Eyenuk, Inc., Los Angeles, California.
EyePACS LLC, San Jose, California.
Diabetes Technol Ther. 2019 Nov;21(11):635-643. doi: 10.1089/dia.2019.0164. Epub 2019 Aug 7.
Current manual diabetic retinopathy (DR) screening using eye care experts cannot scale to screen the growing population of diabetes patients who are at risk for vision loss. EyeArt system is an automated, cloud-based artificial intelligence (AI) eye screening technology designed to easily detect referral-warranted DR immediately through automated analysis of patient's retinal images. This retrospective study assessed the diagnostic efficacy of the EyeArt system v2.0 analyzing 850,908 fundus images from 101,710 consecutive patient visits, collected from 404 primary care clinics. Presence or absence of referral-warranted DR (more than mild nonproliferative DR [NPDR]) was automatically detected by the EyeArt system for each patient encounter, and its performance was compared against a clinical reference standard of quality-assured grading by rigorously trained certified ophthalmologists and optometrists. Of the 101,710 visits, 75.7% were nonreferable, 19.3% were referable to an eye care specialist, and in 5.0%, the DR level was unknown as per the clinical reference standard. EyeArt screening had 91.3% (95% confidence interval [CI]: 90.9-91.7) sensitivity and 91.1% (95% CI: 90.9-91.3) specificity. For 5446 encounters with potentially treatable DR (more than moderate NPDR and/or diabetic macular edema), the system provided a positive "refer" output to 5363 encounters achieving sensitivity of 98.5%. This study captures variations in real-world clinical practice and shows that an AI DR screening system can be safe and effective in the real world. This study demonstrates the value of this easy-to-use, automated tool for endocrinologists, diabetologists, and general practitioners to address the growing need for DR screening and monitoring.

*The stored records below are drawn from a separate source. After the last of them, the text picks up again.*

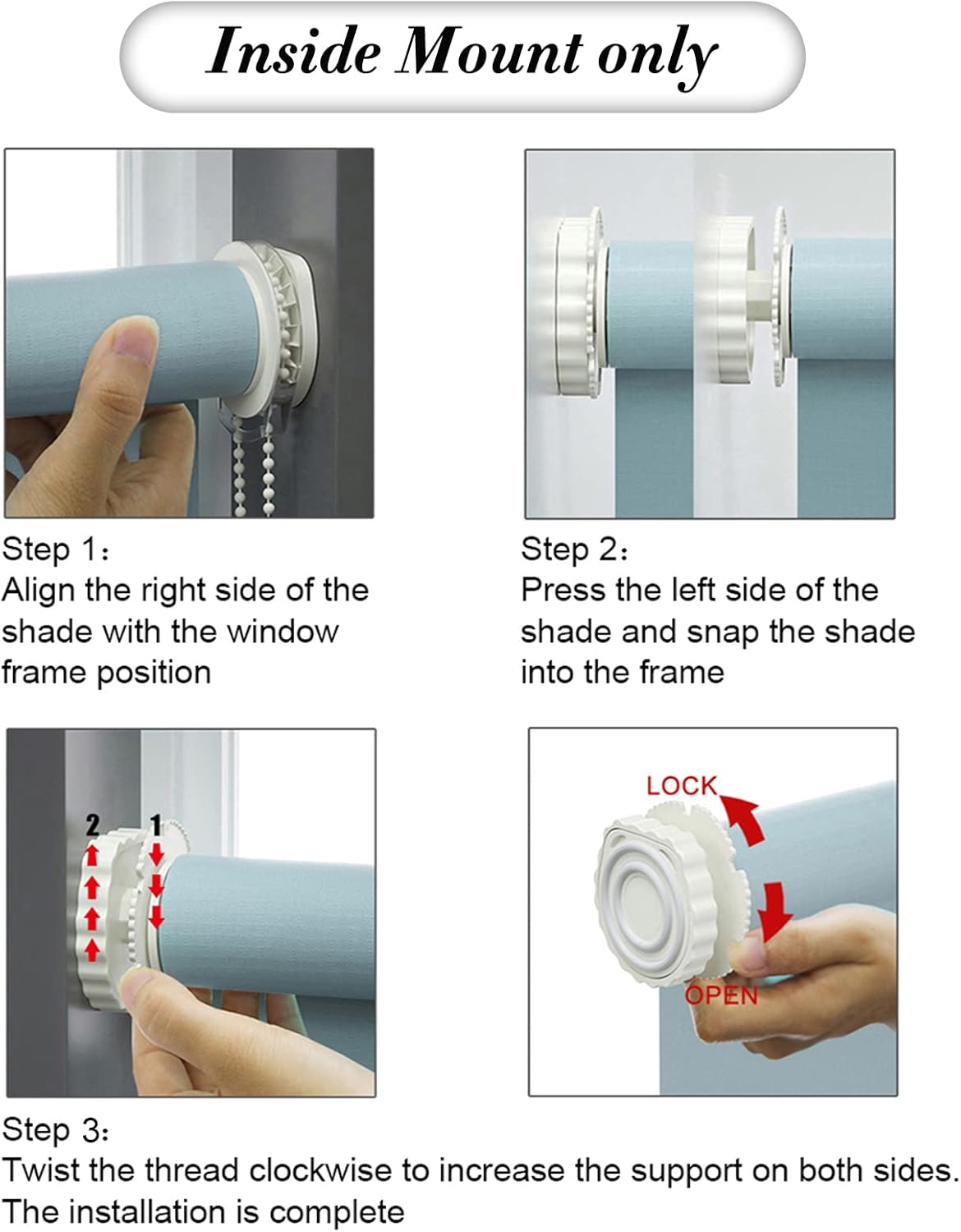 Inside Mount only

Step 1:
Align the right side of the shade with the window frame position

Step 2:
Press the left side of the shade and snap the shade into the frame

2 1

LOCK

OPEN

Step 3:
Twist the thread clockwise to increase the support on both sides.
The installation is complete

目前,使用眼科专家进行手动糖尿病视网膜病变(DR)筛查无法满足大量糖尿病患者的需求,这些患者都有视力丧失的风险。EyeArt 系统是一种自动化的云端人工智能(AI)眼部筛查技术,旨在通过对患者视网膜图像的自动分析,轻松立即检测出需要转诊的 DR。这项回顾性研究评估了 EyeArt 系统 v2.0 的诊断效果,该系统分析了来自 404 个初级保健诊所的 101710 名连续就诊患者的 850908 张眼底图像。EyeArt 系统会自动为每位患者的就诊检测出是否存在需要转诊的 DR(超过轻度非增殖性 DR [NPDR]),并将其与由经过严格培训的认证眼科医生和验光师进行质量保证分级的临床参考标准进行比较。在这 101710 次就诊中,75.7%是非转诊的,19.3%需要转诊给眼科专家,而根据临床参考标准,5.0%的 DR 级别未知。EyeArt 筛查的敏感性为 91.3%(95%置信区间 [CI]:90.9-91.7),特异性为 91.1%(95% CI:90.9-91.3)。对于 5446 次可能需要治疗的 DR(超过中度 NPDR 和/或糖尿病性黄斑水肿),系统对 5363 次就诊给出了阳性“转诊”输出,达到了 98.5%的敏感性。这项研究捕捉到了真实临床实践中的变化,并表明 AI 视网膜病变筛查系统在真实世界中是安全有效的。这项研究证明了这种易于使用的自动化工具的价值,可用于内分泌学家、糖尿病学家和全科医生,以满足日益增长的 DR 筛查和监测需求。